──────── DATA LINES

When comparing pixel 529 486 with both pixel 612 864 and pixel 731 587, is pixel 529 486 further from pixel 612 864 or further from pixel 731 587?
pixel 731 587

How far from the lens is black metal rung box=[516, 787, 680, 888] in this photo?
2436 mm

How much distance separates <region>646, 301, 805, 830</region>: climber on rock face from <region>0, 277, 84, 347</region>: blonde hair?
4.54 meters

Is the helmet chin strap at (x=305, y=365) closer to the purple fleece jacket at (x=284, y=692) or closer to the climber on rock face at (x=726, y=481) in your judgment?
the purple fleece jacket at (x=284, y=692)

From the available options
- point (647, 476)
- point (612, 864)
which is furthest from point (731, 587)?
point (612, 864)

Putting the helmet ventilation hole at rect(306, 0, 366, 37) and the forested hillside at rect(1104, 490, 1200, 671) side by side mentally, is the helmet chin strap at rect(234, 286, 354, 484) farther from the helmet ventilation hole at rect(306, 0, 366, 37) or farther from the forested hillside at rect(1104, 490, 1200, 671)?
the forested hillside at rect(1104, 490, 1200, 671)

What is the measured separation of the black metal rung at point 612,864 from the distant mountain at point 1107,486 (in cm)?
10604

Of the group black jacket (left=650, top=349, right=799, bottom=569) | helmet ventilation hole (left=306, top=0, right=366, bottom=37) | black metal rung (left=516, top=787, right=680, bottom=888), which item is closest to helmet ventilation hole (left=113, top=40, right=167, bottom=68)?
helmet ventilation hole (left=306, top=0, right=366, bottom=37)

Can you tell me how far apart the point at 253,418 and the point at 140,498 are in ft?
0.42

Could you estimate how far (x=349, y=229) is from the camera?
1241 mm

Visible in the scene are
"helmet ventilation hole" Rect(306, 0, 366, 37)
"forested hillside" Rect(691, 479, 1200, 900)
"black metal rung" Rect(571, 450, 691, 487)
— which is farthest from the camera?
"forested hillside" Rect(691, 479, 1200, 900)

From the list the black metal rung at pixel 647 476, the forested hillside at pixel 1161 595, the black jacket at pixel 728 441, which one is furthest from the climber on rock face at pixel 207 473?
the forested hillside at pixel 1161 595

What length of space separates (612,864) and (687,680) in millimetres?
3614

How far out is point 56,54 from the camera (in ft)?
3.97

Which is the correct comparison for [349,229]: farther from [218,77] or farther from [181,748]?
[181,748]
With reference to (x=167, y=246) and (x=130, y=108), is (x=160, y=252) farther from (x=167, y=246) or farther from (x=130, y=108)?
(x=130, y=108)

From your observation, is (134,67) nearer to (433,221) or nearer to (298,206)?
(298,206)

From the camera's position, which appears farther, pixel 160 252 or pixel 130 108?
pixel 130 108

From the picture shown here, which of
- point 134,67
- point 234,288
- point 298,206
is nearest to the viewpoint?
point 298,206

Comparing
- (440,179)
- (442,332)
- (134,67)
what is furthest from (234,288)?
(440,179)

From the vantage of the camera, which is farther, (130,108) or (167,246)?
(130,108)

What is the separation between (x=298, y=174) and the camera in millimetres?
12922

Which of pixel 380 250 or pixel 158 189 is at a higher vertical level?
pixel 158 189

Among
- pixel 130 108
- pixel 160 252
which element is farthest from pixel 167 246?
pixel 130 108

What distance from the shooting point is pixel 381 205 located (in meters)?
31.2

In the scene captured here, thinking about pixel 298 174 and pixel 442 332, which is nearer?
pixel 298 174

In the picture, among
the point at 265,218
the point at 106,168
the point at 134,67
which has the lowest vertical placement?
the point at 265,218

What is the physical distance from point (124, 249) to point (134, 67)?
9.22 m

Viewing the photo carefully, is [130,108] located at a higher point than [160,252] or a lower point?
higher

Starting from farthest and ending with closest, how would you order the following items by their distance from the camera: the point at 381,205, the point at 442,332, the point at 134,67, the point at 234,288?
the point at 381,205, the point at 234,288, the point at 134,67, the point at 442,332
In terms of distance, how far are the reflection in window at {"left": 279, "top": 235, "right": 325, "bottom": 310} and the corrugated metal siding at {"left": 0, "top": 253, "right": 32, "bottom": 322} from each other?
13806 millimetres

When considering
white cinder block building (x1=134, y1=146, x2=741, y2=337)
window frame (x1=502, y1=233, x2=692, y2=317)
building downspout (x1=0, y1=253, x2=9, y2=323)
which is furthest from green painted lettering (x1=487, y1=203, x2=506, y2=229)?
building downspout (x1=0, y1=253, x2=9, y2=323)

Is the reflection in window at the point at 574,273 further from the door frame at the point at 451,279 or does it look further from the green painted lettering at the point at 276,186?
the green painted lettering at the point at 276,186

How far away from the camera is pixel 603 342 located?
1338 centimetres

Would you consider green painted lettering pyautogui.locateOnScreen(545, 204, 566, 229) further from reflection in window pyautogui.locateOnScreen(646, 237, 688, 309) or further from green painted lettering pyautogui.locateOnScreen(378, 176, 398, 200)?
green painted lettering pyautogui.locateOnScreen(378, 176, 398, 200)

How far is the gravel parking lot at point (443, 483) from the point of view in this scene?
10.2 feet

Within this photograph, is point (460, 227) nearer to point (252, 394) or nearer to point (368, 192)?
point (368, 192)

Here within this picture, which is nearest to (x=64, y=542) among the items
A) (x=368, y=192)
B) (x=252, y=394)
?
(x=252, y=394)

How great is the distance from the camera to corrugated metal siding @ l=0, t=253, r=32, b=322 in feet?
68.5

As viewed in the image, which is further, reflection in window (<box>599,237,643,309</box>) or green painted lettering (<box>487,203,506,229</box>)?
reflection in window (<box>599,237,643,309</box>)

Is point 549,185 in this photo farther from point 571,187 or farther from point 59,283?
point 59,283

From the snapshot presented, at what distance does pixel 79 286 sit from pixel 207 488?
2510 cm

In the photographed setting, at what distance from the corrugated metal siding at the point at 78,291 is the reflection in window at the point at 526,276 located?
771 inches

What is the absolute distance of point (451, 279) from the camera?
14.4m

────────────────

## [TASK INSTRUCTIONS]
The entries above must be returned exactly.

## [RESPONSE BELOW]
When comparing pixel 529 486 with both pixel 612 864 and pixel 731 587, is pixel 529 486 further from pixel 612 864 or further from pixel 731 587?
pixel 731 587

How far from the lens is black metal rung box=[516, 787, 680, 888] in this photo?
2436 mm

How much distance separates <region>646, 301, 805, 830</region>: climber on rock face from <region>0, 277, 84, 347</region>: blonde hair?
4.54 meters

Is the helmet chin strap at (x=305, y=365) closer to the purple fleece jacket at (x=284, y=692) or closer to the climber on rock face at (x=726, y=481) in your judgment?
the purple fleece jacket at (x=284, y=692)

From the available options
- point (647, 476)
- point (612, 864)
which is furthest from point (731, 587)?
point (612, 864)

Putting the helmet ventilation hole at rect(306, 0, 366, 37) and the forested hillside at rect(1104, 490, 1200, 671) side by side mentally, is the helmet chin strap at rect(234, 286, 354, 484) farther from the helmet ventilation hole at rect(306, 0, 366, 37) or farther from the forested hillside at rect(1104, 490, 1200, 671)?
the forested hillside at rect(1104, 490, 1200, 671)

What is the measured separation of the black metal rung at point 612,864 from the distant mountain at point 1107,486 (in cm)?
10604

Of the group black jacket (left=650, top=349, right=799, bottom=569) | helmet ventilation hole (left=306, top=0, right=366, bottom=37) | black metal rung (left=516, top=787, right=680, bottom=888), which item is closest to helmet ventilation hole (left=113, top=40, right=167, bottom=68)?
helmet ventilation hole (left=306, top=0, right=366, bottom=37)

Can you tell me how far apart the point at 253,418 and the point at 140,498 are in ft?
0.42

Could you estimate how far (x=349, y=229) is from the camera?
1241 mm

Visible in the scene are
"helmet ventilation hole" Rect(306, 0, 366, 37)
"forested hillside" Rect(691, 479, 1200, 900)
"black metal rung" Rect(571, 450, 691, 487)
— which is farthest from the camera?
"forested hillside" Rect(691, 479, 1200, 900)

From the list the black metal rung at pixel 647 476, the forested hillside at pixel 1161 595, the black jacket at pixel 728 441, which one is furthest from the climber on rock face at pixel 207 473?
the forested hillside at pixel 1161 595

What length of space separates (612,864) and (687,680) in millimetres?
3614

How far out is point 56,54 from the camera (in ft)?
3.97

Which is the correct comparison for [349,229]: farther from [218,77] or farther from [181,748]?
[181,748]
With reference to (x=167, y=246) and (x=130, y=108), is (x=160, y=252) farther from (x=167, y=246) or farther from (x=130, y=108)?
(x=130, y=108)

From your observation, is (134,67) nearer to (433,221) or nearer to (298,206)?
(298,206)

From the camera's position, which appears farther, pixel 160 252 or pixel 130 108?
pixel 130 108

From the picture shown here, which of
- point 134,67
- point 234,288
- point 298,206
is nearest to the viewpoint?
point 298,206

Comparing
- (440,179)
- (442,332)
- (134,67)
what is furthest from (234,288)?
(440,179)

From the vantage of the camera, which is farther, (130,108) or (167,246)?
(130,108)

What is the separation between (x=298, y=174) and the camera in millimetres?
12922

Which of pixel 380 250 or pixel 158 189 is at a higher vertical level?
pixel 158 189

Among
- pixel 130 108
- pixel 160 252
which element is farthest from pixel 167 246?
pixel 130 108

What distance from the shooting point is pixel 381 205 located (in meters)?
31.2

In the scene captured here, thinking about pixel 298 174 and pixel 442 332, which is nearer?
pixel 298 174

In the picture, among
the point at 265,218
the point at 106,168
the point at 134,67
which has the lowest vertical placement?
the point at 265,218

What is the physical distance from point (124, 249) to point (134, 67)?
9.22 m

Viewing the photo carefully, is [130,108] located at a higher point than [160,252] or a lower point?
higher

Starting from farthest and ending with closest, how would you order the following items by their distance from the camera: the point at 381,205, the point at 442,332, the point at 134,67, the point at 234,288?
the point at 381,205, the point at 234,288, the point at 134,67, the point at 442,332
In terms of distance, how far are the reflection in window at {"left": 279, "top": 235, "right": 325, "bottom": 310} and the corrugated metal siding at {"left": 0, "top": 253, "right": 32, "bottom": 322} from each other?
13806 millimetres

When considering
white cinder block building (x1=134, y1=146, x2=741, y2=337)
window frame (x1=502, y1=233, x2=692, y2=317)
building downspout (x1=0, y1=253, x2=9, y2=323)
which is furthest from green painted lettering (x1=487, y1=203, x2=506, y2=229)?
building downspout (x1=0, y1=253, x2=9, y2=323)

Is the reflection in window at the point at 574,273 further from the door frame at the point at 451,279 or does it look further from the green painted lettering at the point at 276,186?
the green painted lettering at the point at 276,186

How far away from the camera is pixel 603 342 located?
1338 centimetres

Would you consider green painted lettering pyautogui.locateOnScreen(545, 204, 566, 229) further from reflection in window pyautogui.locateOnScreen(646, 237, 688, 309) or further from green painted lettering pyautogui.locateOnScreen(378, 176, 398, 200)?
green painted lettering pyautogui.locateOnScreen(378, 176, 398, 200)

How far is the gravel parking lot at point (443, 483) from the point of view in this scene?
10.2 feet

Within this photograph, is point (460, 227) nearer to point (252, 394) or nearer to point (368, 192)?
point (368, 192)

Here within this picture, which is nearest to (x=64, y=542) among the items
A) (x=368, y=192)
B) (x=252, y=394)
?
(x=252, y=394)

How great is the distance from the camera to corrugated metal siding @ l=0, t=253, r=32, b=322 in feet?
68.5

As viewed in the image, which is further, reflection in window (<box>599,237,643,309</box>) or green painted lettering (<box>487,203,506,229</box>)?
reflection in window (<box>599,237,643,309</box>)

Is point 549,185 in this photo farther from point 571,187 or farther from point 59,283?
point 59,283

From the snapshot presented, at what distance does pixel 79 286 sit from pixel 207 488?
2510 cm

In the photographed setting, at what distance from the corrugated metal siding at the point at 78,291 is the reflection in window at the point at 526,276 located?
771 inches

What is the absolute distance of point (451, 279) from the camera?
14.4m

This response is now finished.